• RECORDS FOR PROCESSING:
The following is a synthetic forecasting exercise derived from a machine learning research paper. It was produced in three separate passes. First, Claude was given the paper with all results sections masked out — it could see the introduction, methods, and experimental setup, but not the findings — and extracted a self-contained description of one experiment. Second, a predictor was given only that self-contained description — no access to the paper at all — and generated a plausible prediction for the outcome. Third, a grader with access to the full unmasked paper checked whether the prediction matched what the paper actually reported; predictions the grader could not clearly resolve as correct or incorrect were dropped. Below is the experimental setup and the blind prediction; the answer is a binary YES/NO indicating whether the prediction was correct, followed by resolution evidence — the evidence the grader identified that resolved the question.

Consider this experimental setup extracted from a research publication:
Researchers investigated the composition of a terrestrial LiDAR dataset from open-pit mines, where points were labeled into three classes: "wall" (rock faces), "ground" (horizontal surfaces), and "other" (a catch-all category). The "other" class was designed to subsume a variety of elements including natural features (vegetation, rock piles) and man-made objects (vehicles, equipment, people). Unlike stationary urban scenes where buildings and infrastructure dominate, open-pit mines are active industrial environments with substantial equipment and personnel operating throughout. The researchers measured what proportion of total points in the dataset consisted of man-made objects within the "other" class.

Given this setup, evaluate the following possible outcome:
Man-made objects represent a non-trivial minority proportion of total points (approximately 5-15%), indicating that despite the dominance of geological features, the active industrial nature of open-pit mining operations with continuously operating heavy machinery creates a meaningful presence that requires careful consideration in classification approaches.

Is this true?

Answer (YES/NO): NO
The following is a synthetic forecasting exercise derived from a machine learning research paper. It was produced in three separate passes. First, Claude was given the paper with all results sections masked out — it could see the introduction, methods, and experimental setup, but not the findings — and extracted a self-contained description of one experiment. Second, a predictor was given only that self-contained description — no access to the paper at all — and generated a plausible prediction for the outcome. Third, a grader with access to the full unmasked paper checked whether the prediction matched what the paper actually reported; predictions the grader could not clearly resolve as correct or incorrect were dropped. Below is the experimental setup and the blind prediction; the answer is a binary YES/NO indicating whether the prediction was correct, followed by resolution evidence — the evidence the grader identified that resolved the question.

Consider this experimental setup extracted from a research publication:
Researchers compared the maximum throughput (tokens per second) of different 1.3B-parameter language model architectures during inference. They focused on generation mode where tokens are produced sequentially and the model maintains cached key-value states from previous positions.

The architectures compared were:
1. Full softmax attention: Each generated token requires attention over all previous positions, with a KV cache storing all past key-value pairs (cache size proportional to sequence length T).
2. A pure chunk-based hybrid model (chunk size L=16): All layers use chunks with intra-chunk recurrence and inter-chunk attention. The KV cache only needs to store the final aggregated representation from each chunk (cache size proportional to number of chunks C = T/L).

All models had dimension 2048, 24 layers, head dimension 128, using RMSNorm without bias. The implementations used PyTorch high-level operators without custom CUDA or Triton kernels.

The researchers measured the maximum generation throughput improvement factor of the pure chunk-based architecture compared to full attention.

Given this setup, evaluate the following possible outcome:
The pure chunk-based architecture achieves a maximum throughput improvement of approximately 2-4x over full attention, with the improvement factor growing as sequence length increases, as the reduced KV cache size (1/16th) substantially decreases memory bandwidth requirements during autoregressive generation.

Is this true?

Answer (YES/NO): NO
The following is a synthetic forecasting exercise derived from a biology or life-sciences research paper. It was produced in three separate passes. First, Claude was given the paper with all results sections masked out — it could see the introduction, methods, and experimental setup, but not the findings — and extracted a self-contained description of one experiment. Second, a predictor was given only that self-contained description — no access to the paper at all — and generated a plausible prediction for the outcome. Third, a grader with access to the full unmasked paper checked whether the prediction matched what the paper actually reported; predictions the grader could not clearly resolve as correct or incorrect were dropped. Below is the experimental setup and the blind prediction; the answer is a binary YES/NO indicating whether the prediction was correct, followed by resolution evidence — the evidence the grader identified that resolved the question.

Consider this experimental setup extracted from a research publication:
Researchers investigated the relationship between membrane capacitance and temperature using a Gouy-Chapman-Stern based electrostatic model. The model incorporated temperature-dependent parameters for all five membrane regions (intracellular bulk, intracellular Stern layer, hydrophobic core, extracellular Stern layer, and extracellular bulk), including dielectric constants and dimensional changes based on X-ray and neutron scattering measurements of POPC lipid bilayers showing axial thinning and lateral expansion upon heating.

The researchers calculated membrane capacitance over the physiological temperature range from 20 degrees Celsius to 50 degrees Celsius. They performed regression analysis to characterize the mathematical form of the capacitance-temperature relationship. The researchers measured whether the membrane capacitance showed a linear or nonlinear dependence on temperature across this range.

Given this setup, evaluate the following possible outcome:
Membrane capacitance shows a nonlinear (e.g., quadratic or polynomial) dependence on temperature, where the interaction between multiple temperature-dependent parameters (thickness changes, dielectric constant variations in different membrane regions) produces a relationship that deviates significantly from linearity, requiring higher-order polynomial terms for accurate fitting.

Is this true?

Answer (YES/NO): NO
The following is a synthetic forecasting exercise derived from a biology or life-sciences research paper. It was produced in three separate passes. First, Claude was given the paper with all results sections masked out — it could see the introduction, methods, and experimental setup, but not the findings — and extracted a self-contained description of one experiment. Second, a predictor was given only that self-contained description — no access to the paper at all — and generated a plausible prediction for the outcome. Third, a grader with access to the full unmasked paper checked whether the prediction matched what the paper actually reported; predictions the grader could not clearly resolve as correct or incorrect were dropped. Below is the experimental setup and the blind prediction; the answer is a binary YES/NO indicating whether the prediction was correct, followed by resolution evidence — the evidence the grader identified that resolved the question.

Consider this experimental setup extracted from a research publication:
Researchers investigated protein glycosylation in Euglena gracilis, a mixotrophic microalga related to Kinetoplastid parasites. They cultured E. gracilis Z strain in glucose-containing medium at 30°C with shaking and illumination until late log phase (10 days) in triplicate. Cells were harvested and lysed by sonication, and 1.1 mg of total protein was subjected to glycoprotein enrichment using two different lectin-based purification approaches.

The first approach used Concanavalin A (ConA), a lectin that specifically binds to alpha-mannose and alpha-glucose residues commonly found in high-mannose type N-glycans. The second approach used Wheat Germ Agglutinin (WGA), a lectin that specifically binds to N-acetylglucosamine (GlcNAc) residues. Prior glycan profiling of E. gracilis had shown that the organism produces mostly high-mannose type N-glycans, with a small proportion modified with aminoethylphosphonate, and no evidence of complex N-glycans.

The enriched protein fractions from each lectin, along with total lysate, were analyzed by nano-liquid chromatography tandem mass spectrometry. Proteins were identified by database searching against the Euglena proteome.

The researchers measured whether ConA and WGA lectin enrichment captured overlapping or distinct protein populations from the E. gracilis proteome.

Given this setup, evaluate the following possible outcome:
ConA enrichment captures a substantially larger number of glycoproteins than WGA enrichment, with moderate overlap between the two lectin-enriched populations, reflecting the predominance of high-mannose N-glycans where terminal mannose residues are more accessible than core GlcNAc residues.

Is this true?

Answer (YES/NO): YES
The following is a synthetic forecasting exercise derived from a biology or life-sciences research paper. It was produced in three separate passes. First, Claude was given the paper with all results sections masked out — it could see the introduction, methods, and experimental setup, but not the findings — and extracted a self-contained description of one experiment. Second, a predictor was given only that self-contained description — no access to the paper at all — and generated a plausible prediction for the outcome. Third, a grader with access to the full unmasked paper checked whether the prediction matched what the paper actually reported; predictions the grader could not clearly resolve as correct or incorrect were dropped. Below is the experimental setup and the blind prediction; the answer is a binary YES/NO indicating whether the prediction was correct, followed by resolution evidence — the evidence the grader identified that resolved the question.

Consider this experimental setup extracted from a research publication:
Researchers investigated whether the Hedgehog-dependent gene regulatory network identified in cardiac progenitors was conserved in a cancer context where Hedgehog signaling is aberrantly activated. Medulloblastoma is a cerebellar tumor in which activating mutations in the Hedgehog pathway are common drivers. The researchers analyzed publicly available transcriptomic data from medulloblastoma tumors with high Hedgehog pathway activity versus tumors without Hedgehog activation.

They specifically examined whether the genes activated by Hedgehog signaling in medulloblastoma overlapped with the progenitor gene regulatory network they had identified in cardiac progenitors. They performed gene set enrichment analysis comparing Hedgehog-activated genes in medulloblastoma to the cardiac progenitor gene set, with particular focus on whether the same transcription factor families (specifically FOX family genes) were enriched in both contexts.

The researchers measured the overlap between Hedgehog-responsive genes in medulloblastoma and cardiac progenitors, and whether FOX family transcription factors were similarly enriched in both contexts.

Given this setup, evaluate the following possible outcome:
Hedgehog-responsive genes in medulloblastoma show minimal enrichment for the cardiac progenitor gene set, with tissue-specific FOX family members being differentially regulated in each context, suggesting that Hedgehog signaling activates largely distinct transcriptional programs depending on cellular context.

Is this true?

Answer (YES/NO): NO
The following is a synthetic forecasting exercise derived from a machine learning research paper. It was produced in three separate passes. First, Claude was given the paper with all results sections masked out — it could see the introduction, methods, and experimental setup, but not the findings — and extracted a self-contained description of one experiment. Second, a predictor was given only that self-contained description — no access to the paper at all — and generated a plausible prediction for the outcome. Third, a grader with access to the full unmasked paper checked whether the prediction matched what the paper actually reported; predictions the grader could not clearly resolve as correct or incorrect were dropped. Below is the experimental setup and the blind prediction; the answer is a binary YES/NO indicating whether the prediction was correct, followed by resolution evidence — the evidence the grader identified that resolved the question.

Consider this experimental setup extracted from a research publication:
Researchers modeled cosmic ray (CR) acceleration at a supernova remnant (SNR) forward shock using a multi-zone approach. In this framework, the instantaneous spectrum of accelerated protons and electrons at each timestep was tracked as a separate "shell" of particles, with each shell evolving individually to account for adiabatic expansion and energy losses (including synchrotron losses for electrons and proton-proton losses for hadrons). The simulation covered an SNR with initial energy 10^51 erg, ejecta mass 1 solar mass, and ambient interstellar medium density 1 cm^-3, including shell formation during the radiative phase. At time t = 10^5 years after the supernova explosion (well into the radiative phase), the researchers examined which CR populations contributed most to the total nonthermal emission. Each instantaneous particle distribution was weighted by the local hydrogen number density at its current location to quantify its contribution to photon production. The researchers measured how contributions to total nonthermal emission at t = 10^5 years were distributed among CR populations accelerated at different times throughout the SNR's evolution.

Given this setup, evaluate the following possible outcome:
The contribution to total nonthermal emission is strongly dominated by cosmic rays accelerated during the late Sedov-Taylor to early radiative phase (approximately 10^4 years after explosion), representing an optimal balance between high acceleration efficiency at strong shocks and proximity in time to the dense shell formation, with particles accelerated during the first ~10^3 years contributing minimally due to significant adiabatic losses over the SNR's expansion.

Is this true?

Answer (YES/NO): YES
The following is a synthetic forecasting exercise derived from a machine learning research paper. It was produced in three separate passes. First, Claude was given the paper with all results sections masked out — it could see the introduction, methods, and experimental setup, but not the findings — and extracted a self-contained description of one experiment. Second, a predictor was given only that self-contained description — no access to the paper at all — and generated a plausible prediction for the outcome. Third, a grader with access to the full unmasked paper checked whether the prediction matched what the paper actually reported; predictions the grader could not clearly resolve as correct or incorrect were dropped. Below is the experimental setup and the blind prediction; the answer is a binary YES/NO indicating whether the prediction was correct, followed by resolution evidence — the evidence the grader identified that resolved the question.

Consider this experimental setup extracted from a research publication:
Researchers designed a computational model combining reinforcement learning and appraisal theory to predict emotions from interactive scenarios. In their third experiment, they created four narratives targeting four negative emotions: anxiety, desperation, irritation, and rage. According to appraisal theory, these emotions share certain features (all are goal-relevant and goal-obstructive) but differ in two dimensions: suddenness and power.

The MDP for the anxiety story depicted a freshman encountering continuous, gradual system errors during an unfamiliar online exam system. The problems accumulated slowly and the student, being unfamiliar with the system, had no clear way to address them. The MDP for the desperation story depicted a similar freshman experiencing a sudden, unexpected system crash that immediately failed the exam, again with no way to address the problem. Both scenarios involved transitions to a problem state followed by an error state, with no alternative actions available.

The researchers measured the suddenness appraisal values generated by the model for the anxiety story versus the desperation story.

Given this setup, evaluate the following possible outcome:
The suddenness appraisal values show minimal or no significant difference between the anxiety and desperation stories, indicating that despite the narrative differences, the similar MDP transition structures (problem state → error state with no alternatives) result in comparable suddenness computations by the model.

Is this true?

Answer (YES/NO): NO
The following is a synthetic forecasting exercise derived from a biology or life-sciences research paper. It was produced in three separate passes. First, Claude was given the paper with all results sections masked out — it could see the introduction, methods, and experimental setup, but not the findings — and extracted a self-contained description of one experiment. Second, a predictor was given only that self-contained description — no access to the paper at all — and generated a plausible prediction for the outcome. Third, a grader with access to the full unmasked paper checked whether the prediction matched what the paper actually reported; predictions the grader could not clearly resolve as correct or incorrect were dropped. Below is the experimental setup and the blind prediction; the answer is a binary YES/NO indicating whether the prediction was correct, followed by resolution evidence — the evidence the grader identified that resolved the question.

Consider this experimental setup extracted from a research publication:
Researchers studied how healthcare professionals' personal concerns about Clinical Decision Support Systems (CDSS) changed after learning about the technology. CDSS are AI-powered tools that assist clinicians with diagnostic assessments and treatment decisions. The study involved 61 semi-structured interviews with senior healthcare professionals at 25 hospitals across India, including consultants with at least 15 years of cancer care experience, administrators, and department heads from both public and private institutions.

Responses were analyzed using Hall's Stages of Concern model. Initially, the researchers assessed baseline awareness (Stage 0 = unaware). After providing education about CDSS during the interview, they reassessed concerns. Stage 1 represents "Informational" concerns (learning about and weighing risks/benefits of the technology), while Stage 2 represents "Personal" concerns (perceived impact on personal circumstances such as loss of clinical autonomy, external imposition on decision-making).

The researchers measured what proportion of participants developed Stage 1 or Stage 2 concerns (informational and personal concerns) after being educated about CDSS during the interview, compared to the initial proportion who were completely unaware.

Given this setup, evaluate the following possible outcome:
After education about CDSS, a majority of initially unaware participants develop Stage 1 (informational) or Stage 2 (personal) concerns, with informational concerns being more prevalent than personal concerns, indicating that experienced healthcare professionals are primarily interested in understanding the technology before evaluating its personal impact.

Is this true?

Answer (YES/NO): NO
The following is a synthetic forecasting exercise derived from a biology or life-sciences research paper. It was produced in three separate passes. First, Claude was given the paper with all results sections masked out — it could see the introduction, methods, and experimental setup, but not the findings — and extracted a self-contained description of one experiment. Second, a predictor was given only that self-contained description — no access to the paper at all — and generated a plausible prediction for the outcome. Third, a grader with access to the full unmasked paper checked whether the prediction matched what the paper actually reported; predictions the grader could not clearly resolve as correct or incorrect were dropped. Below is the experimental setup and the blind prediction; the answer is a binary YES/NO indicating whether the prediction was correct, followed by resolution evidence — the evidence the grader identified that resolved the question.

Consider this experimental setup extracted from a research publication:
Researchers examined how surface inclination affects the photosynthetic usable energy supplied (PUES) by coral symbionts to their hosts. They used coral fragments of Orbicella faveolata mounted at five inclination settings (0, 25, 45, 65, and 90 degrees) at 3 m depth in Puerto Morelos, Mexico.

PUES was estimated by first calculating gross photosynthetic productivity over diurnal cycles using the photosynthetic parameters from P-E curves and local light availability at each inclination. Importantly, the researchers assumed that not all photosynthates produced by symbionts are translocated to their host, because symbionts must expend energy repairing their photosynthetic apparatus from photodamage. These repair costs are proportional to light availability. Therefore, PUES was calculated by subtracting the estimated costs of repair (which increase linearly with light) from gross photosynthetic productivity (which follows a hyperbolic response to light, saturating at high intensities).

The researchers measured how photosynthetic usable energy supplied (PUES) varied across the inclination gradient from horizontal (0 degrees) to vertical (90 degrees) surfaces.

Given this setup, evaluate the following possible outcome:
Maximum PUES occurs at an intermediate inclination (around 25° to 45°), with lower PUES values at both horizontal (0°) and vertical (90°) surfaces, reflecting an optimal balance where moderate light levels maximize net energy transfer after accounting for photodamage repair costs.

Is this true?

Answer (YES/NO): YES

• WHAT THIS TASK INVOLVES:
Return each line of the listing that holds the string "technology".

• YOUR RESPONSE:
Researchers studied how healthcare professionals' personal concerns about Clinical Decision Support Systems (CDSS) changed after learning about the technology. CDSS are AI-powered tools that assist clinicians with diagnostic assessments and treatment decisions. The study involved 61 semi-structured interviews with senior healthcare professionals at 25 hospitals across India, including consultants with at least 15 years of cancer care experience, administrators, and department heads from both public and private institutions.
Responses were analyzed using Hall's Stages of Concern model. Initially, the researchers assessed baseline awareness (Stage 0 = unaware). After providing education about CDSS during the interview, they reassessed concerns. Stage 1 represents "Informational" concerns (learning about and weighing risks/benefits of the technology), while Stage 2 represents "Personal" concerns (perceived impact on personal circumstances such as loss of clinical autonomy, external imposition on decision-making).
After education about CDSS, a majority of initially unaware participants develop Stage 1 (informational) or Stage 2 (personal) concerns, with informational concerns being more prevalent than personal concerns, indicating that experienced healthcare professionals are primarily interested in understanding the technology before evaluating its personal impact.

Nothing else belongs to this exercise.